> _Excerpt provided_
Start of Block

Brown has argued that increasing computation at inference ("test") time can produce substantial performance gains without proportionally increasing model size or training compute. In an October 2024 talk at the TEDAI conference in San Francisco, he cited an earlier poker experiment in which extending a bot's "thinking" time by roughly 20 seconds produced a performance improvement that he compared to scaling model size and training compute by a factor of about 100,000.

Brown subsequently worked on multi-agent systems as a means of scaling inference-time computation in parallel, and in late 2024 he publicly announced that OpenAI was expanding a research team in this area. In March 2025, TechCrunch described Brown as leading AI-reasoning research at OpenAI.

In September 2026, OpenAI announced that an internal, unreleased model operating through roughly 10,000 coordinating agents had produced a proposed resolution of the Navier–Stokes existence and smoothness problem, one of the Millennium Prize Problems, finding a construction exhibiting finite-time blowup. The result was formally checked using the Lean proof assistant but had not, as of the announcement, been independently peer-reviewed. Brown, who works on OpenAI's multi-agent research, said afterward that he would attribute little of the result to the multi-agent architecture itself, pointing instead to the strength of the underlying model, and that OpenAI had not yet run controlled experiments at that scale to isolate the contribution of coordination among agents.

End of Block

> _Recorded information_
Start of Block

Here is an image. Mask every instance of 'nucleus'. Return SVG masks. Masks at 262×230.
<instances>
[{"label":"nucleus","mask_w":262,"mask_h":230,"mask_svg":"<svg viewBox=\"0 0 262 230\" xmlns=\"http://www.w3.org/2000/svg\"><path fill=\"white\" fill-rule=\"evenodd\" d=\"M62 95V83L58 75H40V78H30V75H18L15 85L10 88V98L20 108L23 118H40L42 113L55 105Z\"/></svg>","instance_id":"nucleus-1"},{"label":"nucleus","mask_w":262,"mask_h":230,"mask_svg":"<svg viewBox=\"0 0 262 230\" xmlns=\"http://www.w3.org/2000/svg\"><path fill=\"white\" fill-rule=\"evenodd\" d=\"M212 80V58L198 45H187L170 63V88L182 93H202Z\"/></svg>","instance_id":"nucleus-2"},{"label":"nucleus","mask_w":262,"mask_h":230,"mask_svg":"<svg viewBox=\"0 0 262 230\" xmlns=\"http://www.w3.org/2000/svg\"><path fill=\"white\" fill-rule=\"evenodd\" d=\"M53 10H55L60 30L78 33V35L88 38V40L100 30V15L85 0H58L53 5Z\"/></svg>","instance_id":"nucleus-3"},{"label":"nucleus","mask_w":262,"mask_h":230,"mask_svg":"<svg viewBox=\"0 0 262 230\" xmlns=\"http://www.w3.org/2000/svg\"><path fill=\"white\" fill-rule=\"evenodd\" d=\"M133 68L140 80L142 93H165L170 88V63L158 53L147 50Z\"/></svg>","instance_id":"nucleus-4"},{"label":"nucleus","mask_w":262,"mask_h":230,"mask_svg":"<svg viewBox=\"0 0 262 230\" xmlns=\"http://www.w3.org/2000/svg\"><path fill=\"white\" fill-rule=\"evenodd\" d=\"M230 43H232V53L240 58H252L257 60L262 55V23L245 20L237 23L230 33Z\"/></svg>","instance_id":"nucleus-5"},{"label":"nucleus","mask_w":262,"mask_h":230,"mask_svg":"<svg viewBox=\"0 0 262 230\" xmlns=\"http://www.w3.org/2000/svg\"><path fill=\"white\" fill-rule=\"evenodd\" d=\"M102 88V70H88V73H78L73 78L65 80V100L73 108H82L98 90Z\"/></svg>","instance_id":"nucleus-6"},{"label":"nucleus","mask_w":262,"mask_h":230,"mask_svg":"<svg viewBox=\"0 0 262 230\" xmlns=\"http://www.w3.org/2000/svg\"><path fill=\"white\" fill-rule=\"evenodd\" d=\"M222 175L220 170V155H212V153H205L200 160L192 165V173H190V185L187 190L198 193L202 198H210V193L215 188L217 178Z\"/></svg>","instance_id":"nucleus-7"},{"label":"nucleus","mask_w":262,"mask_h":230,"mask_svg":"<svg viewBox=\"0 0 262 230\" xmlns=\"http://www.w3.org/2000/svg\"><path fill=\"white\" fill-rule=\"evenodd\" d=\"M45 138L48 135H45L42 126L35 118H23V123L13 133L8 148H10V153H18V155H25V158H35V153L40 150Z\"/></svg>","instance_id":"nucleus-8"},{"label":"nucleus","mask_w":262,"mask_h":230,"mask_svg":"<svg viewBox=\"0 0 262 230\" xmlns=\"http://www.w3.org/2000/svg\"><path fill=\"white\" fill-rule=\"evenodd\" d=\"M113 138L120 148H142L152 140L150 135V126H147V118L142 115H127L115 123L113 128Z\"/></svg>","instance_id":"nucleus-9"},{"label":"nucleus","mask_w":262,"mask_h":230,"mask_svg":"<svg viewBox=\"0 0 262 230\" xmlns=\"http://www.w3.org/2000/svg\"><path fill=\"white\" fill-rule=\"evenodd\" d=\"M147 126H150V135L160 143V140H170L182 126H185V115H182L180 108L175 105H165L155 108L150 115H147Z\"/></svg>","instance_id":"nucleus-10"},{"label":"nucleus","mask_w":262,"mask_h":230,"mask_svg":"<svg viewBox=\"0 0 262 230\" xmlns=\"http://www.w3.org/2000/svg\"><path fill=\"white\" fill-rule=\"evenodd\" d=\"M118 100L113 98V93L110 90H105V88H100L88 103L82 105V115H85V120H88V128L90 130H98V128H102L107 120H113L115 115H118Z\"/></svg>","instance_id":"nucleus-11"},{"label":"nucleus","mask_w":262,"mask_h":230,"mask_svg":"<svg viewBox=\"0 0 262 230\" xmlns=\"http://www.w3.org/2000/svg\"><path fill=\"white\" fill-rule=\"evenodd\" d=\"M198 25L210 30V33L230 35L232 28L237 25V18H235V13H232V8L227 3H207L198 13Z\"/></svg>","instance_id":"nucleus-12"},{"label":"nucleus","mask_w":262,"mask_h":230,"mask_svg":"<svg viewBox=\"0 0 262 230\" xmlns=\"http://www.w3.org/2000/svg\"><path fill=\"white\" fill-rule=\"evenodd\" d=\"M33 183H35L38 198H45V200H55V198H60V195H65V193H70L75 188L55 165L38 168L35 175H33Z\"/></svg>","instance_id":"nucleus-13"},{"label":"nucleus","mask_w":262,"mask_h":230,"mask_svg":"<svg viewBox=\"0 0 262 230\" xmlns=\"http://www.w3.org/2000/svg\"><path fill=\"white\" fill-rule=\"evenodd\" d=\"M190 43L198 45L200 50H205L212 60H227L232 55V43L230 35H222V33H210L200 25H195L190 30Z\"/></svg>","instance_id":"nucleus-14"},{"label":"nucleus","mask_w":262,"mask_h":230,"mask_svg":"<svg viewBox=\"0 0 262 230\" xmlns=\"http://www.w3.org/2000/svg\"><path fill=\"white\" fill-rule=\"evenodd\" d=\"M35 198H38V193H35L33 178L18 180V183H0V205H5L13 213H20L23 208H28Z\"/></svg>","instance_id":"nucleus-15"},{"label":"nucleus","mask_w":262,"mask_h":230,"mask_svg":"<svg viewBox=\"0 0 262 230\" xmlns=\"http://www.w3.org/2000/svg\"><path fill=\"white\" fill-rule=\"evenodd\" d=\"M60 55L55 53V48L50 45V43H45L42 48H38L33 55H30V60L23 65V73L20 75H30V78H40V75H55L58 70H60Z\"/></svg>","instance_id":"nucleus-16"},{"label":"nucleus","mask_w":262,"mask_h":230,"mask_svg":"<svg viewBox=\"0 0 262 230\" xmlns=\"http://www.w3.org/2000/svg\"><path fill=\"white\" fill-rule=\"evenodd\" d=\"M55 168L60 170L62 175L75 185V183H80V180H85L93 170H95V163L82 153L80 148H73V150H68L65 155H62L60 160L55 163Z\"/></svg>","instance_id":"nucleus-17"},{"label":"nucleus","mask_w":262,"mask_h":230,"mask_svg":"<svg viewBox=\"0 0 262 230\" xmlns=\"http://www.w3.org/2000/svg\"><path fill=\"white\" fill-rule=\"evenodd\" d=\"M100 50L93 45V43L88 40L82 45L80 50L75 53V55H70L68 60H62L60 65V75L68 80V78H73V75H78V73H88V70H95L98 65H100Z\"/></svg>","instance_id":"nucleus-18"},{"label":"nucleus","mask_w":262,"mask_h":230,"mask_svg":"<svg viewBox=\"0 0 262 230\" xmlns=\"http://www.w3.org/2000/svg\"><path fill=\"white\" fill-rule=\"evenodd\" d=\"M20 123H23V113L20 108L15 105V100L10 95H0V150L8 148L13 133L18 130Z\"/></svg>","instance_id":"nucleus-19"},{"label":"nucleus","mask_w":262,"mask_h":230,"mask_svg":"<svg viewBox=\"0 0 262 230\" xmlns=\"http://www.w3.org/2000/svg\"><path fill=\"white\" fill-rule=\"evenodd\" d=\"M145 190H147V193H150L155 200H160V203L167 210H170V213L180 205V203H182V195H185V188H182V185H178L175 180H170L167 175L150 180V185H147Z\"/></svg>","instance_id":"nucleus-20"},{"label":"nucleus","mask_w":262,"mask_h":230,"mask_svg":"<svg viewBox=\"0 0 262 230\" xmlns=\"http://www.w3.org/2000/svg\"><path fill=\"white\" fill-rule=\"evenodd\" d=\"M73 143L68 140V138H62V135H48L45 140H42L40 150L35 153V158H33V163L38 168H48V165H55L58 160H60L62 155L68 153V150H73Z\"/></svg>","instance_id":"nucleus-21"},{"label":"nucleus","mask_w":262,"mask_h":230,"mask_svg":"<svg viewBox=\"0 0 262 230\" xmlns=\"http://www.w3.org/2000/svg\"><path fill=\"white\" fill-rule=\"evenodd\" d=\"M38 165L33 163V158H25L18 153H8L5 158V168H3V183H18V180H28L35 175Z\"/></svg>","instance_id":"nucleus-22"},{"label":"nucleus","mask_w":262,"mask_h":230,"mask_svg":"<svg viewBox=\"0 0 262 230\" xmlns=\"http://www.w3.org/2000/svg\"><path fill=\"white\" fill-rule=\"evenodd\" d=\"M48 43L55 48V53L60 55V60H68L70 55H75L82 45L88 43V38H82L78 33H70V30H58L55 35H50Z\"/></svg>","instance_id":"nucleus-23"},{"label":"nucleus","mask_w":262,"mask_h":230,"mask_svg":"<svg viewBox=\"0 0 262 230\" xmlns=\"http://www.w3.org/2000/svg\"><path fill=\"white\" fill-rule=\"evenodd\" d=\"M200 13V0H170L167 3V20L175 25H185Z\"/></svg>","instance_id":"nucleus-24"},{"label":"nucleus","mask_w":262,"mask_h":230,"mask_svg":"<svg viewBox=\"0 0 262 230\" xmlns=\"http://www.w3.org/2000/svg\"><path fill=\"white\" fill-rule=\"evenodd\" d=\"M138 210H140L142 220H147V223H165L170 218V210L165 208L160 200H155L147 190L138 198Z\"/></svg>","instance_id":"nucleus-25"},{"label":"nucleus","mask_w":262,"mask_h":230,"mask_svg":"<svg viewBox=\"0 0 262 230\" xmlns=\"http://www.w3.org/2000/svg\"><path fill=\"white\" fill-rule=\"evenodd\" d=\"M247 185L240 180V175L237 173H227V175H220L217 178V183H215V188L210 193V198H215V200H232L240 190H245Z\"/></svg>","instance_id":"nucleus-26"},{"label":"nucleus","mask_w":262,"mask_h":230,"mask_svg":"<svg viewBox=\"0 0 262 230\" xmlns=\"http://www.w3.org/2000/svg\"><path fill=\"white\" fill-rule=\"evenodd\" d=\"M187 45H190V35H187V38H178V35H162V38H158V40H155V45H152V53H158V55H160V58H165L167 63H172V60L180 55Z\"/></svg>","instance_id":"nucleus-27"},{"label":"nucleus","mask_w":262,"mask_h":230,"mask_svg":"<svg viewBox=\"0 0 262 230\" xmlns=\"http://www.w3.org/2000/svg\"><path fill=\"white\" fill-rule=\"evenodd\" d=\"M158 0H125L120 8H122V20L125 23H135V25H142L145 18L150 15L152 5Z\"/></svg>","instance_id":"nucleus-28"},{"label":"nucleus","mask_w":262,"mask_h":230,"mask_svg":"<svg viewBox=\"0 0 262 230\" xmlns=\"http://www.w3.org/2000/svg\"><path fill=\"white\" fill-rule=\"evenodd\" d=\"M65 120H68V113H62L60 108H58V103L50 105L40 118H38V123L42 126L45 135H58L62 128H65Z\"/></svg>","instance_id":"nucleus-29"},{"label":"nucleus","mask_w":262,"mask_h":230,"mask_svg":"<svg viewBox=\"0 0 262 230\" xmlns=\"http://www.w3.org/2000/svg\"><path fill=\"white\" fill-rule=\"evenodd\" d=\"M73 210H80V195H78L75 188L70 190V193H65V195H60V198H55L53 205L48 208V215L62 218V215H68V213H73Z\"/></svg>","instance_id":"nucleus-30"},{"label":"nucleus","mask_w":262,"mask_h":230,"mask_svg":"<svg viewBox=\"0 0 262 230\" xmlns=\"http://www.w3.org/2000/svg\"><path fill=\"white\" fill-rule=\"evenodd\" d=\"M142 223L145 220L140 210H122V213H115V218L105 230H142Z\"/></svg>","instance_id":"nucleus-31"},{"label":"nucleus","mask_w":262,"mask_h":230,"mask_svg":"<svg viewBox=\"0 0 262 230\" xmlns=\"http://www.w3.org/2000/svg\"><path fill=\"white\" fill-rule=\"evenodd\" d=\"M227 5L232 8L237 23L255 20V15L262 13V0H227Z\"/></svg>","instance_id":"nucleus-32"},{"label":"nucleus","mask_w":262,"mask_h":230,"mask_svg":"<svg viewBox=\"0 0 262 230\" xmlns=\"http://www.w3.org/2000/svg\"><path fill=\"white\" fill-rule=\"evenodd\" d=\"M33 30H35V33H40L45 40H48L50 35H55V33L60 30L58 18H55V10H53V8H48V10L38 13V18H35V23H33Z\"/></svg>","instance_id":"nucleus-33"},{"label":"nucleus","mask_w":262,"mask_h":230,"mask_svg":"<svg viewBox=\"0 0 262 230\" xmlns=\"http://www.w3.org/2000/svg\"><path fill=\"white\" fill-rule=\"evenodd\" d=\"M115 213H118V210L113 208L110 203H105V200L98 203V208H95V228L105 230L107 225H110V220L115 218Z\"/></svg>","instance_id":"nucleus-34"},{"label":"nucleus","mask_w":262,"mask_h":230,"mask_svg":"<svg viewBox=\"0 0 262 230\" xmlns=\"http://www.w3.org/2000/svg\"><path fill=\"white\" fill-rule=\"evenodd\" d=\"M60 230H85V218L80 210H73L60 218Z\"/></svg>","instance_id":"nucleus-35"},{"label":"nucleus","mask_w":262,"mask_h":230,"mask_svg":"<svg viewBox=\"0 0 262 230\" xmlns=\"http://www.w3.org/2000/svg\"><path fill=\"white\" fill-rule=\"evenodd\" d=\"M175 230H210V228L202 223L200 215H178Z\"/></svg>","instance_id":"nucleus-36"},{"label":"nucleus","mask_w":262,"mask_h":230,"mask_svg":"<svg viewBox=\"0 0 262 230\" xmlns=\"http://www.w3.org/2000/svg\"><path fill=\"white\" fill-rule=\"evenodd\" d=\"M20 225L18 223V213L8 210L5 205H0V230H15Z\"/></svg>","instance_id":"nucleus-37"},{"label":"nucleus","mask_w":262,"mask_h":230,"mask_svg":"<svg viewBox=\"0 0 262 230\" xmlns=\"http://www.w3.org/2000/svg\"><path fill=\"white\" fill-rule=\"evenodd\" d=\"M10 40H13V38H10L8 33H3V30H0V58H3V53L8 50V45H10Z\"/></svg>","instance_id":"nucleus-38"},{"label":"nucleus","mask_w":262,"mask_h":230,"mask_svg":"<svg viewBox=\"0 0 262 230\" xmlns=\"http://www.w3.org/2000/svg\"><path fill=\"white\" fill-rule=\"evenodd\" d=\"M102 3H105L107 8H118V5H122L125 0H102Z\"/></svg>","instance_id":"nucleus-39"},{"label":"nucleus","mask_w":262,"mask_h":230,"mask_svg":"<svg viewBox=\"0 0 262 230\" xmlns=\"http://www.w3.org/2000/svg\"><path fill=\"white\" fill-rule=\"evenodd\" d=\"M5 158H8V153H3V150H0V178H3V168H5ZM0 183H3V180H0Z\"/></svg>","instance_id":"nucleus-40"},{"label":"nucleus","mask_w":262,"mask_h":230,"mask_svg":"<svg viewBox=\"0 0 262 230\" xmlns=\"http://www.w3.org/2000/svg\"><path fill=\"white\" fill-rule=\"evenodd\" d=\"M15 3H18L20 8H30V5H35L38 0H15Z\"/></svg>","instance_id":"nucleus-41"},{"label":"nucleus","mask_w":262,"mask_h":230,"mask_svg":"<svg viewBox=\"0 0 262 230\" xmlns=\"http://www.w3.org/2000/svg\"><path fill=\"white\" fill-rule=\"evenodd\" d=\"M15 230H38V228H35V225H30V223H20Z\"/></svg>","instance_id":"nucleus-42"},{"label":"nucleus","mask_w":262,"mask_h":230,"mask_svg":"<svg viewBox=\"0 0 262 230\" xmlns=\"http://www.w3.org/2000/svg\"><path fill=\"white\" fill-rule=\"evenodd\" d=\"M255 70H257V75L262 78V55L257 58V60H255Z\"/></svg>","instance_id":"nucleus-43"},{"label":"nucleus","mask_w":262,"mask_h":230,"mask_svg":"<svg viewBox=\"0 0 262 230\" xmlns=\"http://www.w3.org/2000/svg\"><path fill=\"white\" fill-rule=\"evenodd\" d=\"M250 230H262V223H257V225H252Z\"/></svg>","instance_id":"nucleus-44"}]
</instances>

End of Block

> _Directions_
Could you continue the passage about Brown's research on inference-time computation from where it stops? Nothing in the listing is needed here.

> _Answer space_
== Awards and honors ==
- Marvin Minsky Medal for Outstanding Achievements in AI, International Joint Conference on Artificial Intelligence (2019), shared with Tuomas Sandholm, for the development of Libratus
- MIT Technology Review 35 Innovators Under 35, Visionary category (2019)
- NeurIPS Best Paper Award (2017), for "Safe and Nested Subgame Solving for Imperfect-Information Games"
- AAAI/ACM SIGAI Dissertation Award (2020)
- IFAAMAS Victor Lesser Distinguished Dissertation Award (2020)
- Carnegie Mellon School of Computer Science Distinguished Dissertation Award (2020)
- Allen Newell Award for Research Excellence, Carnegie Mellon University (2017)
- Open Philanthropy AI Fellowship (2018)

== Selected publications ==
- Brown, Noam; Sandholm, Tuomas (2017). "Safe and Nested Subgame Solving for Imperfect-Information Games." Advances in Neural Information Processing Systems 30 (NeurIPS).
- Brown, Noam; Sandholm, Tuomas (2018). "Superhuman AI for heads-up no-limit poker: Libratus beats top professionals." Science 359 (6374): 418–424.
- Brown, Noam; Lerer, Adam; Gross, Sam; Sandholm, Tuomas (2019). "Deep Counterfactual Regret Minimization." Proceedings of the 36th International Conference on Machine Learning (ICML).
- Brown, Noam; Sandholm, Tuomas (2019). "Superhuman AI for multiplayer poker." Science 365 (6456): 885–890.
- Brown, Noam; Bakhtin, Anton; Lerer, Adam; Gong, Qucheng (2020). "Combining Deep Reinforcement Learning and Search for Imperfect-Information Games." Advances in Neural Information Processing Systems 33 (NeurIPS).
- Meta Fundamental AI Research Diplomacy Team (FAIR); Bakhtin, Anton; Brown, Noam; et al. (2022). "Human-level play in the game of Diplomacy by combining language models with strategic reasoning." Science 378 (6624): 1067–1074.